* begin Source document *

UNITED STATES COURT OF APPEALS THIRD CIRCUIT.


decided: September 30, 1957.

THE L. B. FOSTER COMPANY, APPELLANT,
v.
UNITED STATES OF AMERICA.

Author: Kalodner

Before BIGGS, Chief Judge, and GOODRICH and KALODNER, Circuit Judges.

KALODNER, Circuit Judge.

Is a payment in compromise settlement of the federal estate tax deductible as an "ordinary and necessary expense" under Sec. 23(a) (1) (A) of the Internal Revenue Code of 1939?*fn1

That issue is presented by this appeal from the judgment of the District Court for the Western District of Pennsylvania in favor of the defendant.

The undisputed facts may be summarized as follows:

The L. B. Foster Company ("taxpayer") is a corporation organized under the laws of Pennsylvania. Its business is buying, selling, renting and dealing in rails and other railroad equipment, steel piling, pipe and allied materials.

In 1944, and prior thereto, all of taxpayer's capital stock was owned or controlled in equal shares by four brothers, L. B. Foster, Sydney A. Foster, Reuben A. Foster and Byron L. Foster.

* end Source document *

Prompt 1 —
Copy each of the music notation entries below line for line, changing nothing.

* begin Records provided *

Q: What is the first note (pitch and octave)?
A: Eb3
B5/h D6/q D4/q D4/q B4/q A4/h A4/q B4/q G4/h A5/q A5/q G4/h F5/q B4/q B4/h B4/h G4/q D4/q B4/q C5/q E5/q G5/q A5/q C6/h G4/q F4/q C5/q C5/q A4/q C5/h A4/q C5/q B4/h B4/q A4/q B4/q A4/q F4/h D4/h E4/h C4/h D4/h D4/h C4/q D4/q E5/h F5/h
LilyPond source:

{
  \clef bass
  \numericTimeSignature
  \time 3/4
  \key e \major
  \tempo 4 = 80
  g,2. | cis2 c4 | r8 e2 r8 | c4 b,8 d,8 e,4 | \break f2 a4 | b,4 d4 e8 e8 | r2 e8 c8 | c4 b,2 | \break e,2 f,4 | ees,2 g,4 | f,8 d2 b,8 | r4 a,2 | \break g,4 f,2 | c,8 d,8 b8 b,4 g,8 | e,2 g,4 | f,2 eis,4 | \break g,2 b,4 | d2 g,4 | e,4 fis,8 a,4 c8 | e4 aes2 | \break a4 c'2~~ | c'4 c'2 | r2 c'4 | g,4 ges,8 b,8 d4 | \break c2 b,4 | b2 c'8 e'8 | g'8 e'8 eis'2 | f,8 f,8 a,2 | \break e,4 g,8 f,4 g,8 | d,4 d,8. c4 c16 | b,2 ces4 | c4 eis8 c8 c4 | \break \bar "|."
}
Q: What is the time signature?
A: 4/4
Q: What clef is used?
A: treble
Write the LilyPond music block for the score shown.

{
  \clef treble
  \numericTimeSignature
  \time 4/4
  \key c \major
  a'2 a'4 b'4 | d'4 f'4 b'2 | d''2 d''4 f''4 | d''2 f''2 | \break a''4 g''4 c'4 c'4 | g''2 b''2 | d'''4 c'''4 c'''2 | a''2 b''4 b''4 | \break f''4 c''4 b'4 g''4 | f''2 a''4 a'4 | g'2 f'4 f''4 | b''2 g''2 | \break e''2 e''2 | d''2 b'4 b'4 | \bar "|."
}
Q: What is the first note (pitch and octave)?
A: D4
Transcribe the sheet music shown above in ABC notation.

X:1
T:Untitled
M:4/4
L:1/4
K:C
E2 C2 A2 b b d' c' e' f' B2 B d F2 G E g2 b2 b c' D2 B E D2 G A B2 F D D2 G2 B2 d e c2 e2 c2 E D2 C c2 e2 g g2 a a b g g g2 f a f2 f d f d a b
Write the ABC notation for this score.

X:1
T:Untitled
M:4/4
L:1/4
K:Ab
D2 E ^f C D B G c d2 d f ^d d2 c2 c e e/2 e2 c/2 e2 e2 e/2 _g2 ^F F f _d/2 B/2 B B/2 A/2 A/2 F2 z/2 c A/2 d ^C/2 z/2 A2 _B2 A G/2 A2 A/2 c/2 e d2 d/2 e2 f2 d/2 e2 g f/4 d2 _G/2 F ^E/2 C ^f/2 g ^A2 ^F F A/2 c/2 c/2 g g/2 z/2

* end Records provided *

Prompt 2 —
Rewrite a section of the court opinion, swapping "Pennsylvania" for "Ohio" every time it appears. Begin at the words "That issue is" and stop after "Byron L. Foster.".

Full response 1 —
Q: What is the first note (pitch and octave)?
A: Eb3
B5/h D6/q D4/q D4/q B4/q A4/h A4/q B4/q G4/h A5/q A5/q G4/h F5/q B4/q B4/h B4/h G4/q D4/q B4/q C5/q E5/q G5/q A5/q C6/h G4/q F4/q C5/q C5/q A4/q C5/h A4/q C5/q B4/h B4/q A4/q B4/q A4/q F4/h D4/h E4/h C4/h D4/h D4/h C4/q D4/q E5/h F5/h
LilyPond source:

{
  \clef bass
  \numericTimeSignature
  \time 3/4
  \key e \major
  \tempo 4 = 80
  g,2. | cis2 c4 | r8 e2 r8 | c4 b,8 d,8 e,4 | \break f2 a4 | b,4 d4 e8 e8 | r2 e8 c8 | c4 b,2 | \break e,2 f,4 | ees,2 g,4 | f,8 d2 b,8 | r4 a,2 | \break g,4 f,2 | c,8 d,8 b8 b,4 g,8 | e,2 g,4 | f,2 eis,4 | \break g,2 b,4 | d2 g,4 | e,4 fis,8 a,4 c8 | e4 aes2 | \break a4 c'2~~ | c'4 c'2 | r2 c'4 | g,4 ges,8 b,8 d4 | \break c2 b,4 | b2 c'8 e'8 | g'8 e'8 eis'2 | f,8 f,8 a,2 | \break e,4 g,8 f,4 g,8 | d,4 d,8. c4 c16 | b,2 ces4 | c4 eis8 c8 c4 | \break \bar "|."
}
Q: What is the time signature?
A: 4/4
Q: What clef is used?
A: treble
Write the LilyPond music block for the score shown.

{
  \clef treble
  \numericTimeSignature
  \time 4/4
  \key c \major
  a'2 a'4 b'4 | d'4 f'4 b'2 | d''2 d''4 f''4 | d''2 f''2 | \break a''4 g''4 c'4 c'4 | g''2 b''2 | d'''4 c'''4 c'''2 | a''2 b''4 b''4 | \break f''4 c''4 b'4 g''4 | f''2 a''4 a'4 | g'2 f'4 f''4 | b''2 g''2 | \break e''2 e''2 | d''2 b'4 b'4 | \bar "|."
}
Q: What is the first note (pitch and octave)?
A: D4
Transcribe the sheet music shown above in ABC notation.

X:1
T:Untitled
M:4/4
L:1/4
K:C
E2 C2 A2 b b d' c' e' f' B2 B d F2 G E g2 b2 b c' D2 B E D2 G A B2 F D D2 G2 B2 d e c2 e2 c2 E D2 C c2 e2 g g2 a a b g g g2 f a f2 f d f d a b
Write the ABC notation for this score.

X:1
T:Untitled
M:4/4
L:1/4
K:Ab
D2 E ^f C D B G c d2 d f ^d d2 c2 c e e/2 e2 c/2 e2 e2 e/2 _g2 ^F F f _d/2 B/2 B B/2 A/2 A/2 F2 z/2 c A/2 d ^C/2 z/2 A2 _B2 A G/2 A2 A/2 c/2 e d2 d/2 e2 f2 d/2 e2 g f/4 d2 _G/2 F ^E/2 C ^f/2 g ^A2 ^F F A/2 c/2 c/2 g g/2 z/2

Full response 2 —
That issue is presented by this appeal from the judgment of the District Court for the Western District of Ohio in favor of the defendant.

The undisputed facts may be summarized as follows:

The L. B. Foster Company ("taxpayer") is a corporation organized under the laws of Ohio. Its business is buying, selling, renting and dealing in rails and other railroad equipment, steel piling, pipe and allied materials.

In 1944, and prior thereto, all of taxpayer's capital stock was owned or controlled in equal shares by four brothers, L. B. Foster, Sydney A. Foster, Reuben A. Foster and Byron L. Foster.